Exercise instructions: Everything from the top of the data below through the line with "Kenya, site MT01." should be duplicated exactly, and nothing past it.

Available data:

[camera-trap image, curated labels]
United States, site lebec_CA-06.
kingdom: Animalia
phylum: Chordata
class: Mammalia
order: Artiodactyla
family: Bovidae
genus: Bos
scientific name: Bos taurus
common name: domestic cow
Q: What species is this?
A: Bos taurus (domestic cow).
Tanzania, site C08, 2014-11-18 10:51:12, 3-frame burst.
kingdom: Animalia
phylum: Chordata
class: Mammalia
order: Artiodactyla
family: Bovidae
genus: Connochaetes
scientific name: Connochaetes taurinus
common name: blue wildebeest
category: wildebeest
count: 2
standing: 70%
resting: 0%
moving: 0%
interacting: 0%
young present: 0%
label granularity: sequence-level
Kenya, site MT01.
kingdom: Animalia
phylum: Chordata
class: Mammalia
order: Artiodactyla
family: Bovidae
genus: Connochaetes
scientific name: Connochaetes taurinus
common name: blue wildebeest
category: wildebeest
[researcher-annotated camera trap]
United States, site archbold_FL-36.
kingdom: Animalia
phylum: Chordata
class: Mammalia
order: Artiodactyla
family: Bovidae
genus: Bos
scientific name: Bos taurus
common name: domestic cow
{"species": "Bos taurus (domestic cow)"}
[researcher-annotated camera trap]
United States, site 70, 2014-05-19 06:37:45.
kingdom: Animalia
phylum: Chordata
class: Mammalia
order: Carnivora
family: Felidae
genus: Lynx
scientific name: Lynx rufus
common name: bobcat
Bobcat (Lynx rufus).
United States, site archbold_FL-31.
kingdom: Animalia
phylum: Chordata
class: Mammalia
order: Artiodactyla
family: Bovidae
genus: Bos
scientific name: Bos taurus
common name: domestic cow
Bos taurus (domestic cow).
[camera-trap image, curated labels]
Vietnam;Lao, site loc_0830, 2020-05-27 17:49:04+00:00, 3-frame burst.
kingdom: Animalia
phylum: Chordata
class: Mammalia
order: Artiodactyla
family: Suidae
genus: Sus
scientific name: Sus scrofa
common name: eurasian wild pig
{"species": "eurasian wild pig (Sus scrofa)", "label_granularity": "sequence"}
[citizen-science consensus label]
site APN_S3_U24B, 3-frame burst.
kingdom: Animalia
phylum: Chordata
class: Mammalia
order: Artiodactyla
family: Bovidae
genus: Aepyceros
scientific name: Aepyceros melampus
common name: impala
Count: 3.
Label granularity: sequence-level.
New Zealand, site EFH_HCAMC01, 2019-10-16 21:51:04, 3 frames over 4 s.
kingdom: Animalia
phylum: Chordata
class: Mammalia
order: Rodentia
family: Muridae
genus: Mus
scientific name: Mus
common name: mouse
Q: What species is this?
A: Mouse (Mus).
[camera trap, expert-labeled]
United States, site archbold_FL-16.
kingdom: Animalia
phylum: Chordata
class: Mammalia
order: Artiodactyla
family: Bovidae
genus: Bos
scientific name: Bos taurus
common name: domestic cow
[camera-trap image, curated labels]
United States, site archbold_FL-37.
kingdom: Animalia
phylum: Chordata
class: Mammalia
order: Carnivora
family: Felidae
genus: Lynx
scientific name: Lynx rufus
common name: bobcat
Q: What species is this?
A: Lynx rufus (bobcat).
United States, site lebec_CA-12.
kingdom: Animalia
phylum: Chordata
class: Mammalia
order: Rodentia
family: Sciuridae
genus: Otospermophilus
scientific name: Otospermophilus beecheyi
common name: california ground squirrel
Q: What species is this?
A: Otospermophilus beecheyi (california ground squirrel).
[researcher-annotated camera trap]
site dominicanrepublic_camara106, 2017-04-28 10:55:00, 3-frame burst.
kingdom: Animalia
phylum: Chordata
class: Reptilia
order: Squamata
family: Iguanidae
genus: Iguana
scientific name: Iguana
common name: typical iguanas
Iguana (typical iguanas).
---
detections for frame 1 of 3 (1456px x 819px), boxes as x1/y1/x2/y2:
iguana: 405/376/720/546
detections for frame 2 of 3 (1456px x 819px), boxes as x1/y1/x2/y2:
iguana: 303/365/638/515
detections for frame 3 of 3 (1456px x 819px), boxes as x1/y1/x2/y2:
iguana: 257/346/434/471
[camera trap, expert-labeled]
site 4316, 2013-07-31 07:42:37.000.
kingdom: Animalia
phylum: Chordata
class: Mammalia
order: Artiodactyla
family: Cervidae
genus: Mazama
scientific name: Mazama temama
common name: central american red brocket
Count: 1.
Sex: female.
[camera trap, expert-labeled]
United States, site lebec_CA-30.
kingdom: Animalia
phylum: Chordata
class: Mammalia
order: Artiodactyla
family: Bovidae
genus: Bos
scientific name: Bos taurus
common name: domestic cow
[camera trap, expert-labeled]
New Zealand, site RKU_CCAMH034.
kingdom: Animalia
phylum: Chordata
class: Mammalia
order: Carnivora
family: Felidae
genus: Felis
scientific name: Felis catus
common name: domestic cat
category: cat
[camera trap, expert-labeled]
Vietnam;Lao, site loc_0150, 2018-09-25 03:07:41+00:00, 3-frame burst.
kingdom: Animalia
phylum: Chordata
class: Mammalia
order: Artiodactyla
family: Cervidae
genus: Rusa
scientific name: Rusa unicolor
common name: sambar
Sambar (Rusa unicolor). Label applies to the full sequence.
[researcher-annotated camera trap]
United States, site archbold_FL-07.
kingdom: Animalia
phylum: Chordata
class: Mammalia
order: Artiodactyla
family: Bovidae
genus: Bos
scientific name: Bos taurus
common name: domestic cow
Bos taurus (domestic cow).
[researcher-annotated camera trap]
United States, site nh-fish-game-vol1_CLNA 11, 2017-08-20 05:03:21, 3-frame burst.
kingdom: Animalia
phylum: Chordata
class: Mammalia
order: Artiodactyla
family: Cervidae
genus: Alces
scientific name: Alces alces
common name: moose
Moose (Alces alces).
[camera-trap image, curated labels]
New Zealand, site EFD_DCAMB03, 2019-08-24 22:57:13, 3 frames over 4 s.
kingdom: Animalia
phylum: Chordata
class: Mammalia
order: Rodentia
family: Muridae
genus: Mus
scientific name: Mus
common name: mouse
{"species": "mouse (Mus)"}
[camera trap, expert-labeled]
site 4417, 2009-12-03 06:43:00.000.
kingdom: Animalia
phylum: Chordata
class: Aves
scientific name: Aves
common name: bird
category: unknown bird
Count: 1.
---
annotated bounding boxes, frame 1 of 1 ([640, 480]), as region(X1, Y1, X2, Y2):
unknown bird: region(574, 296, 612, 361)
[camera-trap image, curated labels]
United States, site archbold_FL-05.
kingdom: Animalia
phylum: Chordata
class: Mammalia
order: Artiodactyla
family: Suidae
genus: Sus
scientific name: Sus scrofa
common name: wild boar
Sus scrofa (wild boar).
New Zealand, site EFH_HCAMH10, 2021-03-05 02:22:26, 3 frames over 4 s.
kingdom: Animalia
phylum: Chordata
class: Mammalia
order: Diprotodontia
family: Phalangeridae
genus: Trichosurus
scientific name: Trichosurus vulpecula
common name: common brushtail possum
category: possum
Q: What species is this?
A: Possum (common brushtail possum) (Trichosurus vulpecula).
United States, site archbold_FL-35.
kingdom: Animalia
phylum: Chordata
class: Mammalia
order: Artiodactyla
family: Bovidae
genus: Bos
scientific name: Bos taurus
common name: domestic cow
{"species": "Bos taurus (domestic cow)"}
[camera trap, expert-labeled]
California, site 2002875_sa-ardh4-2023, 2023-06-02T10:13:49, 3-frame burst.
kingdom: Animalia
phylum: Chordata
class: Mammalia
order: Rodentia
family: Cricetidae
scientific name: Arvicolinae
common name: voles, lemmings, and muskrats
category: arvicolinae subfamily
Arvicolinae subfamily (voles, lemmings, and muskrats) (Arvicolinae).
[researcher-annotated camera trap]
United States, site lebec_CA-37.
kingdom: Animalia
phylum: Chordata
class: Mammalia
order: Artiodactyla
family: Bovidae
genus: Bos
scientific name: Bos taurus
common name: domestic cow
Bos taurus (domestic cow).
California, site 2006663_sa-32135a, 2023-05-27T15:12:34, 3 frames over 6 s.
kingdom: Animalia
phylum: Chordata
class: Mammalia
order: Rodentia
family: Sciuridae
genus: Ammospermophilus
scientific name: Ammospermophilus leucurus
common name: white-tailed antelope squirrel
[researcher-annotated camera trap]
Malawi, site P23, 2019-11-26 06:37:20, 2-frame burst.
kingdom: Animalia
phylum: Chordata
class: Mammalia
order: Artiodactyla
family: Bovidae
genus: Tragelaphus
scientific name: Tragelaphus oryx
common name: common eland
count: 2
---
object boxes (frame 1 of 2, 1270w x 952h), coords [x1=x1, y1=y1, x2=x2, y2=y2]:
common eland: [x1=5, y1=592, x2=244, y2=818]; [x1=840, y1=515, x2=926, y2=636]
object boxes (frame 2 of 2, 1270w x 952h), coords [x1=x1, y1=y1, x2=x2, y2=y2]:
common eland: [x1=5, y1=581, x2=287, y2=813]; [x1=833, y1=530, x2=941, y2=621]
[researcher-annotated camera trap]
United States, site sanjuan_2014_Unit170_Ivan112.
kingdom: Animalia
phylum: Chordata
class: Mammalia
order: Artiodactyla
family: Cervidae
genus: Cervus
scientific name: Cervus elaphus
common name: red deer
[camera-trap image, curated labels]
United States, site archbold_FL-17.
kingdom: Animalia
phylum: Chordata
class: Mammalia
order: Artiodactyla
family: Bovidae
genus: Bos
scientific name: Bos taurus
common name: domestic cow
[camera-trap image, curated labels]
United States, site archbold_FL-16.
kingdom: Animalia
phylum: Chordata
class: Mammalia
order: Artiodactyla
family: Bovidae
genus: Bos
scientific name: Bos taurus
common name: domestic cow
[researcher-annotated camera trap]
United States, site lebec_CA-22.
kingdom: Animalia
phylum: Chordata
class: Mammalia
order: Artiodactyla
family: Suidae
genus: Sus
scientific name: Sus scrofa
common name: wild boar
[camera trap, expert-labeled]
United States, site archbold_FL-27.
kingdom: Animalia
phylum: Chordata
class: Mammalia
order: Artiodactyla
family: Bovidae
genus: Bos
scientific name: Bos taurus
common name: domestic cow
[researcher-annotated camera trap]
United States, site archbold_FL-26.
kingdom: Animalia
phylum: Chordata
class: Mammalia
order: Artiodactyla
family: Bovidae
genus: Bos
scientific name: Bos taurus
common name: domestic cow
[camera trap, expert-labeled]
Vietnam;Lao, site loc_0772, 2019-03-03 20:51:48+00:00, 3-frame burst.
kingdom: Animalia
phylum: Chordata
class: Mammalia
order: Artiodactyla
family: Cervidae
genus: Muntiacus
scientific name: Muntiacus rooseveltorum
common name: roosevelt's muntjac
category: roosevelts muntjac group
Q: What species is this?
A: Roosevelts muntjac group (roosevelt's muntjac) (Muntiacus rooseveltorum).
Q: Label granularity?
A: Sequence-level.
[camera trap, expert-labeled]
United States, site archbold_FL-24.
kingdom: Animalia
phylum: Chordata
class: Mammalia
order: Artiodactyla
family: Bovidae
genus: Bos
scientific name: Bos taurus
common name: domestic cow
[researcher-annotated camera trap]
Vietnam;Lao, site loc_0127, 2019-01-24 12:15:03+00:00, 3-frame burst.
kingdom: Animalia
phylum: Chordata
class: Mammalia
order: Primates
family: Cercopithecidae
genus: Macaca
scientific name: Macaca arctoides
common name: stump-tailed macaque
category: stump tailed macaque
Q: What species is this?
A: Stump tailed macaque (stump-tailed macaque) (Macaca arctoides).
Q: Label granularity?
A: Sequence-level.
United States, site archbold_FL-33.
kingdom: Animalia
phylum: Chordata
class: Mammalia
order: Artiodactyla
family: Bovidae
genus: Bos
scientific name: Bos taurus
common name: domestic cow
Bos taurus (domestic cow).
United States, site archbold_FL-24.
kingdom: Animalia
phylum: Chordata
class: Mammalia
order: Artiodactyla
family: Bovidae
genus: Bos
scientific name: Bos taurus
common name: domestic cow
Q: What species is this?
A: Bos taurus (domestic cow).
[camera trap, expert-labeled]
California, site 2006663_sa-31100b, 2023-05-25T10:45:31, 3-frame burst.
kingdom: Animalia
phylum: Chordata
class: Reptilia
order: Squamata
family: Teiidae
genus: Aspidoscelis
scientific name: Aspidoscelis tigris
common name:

Solved problem:
[camera-trap image, curated labels]
United States, site lebec_CA-06.
kingdom: Animalia
phylum: Chordata
class: Mammalia
order: Artiodactyla
family: Bovidae
genus: Bos
scientific name: Bos taurus
common name: domestic cow
Q: What species is this?
A: Bos taurus (domestic cow).
Tanzania, site C08, 2014-11-18 10:51:12, 3-frame burst.
kingdom: Animalia
phylum: Chordata
class: Mammalia
order: Artiodactyla
family: Bovidae
genus: Connochaetes
scientific name: Connochaetes taurinus
common name: blue wildebeest
category: wildebeest
count: 2
standing: 70%
resting: 0%
moving: 0%
interacting: 0%
young present: 0%
label granularity: sequence-level
Kenya, site MT01.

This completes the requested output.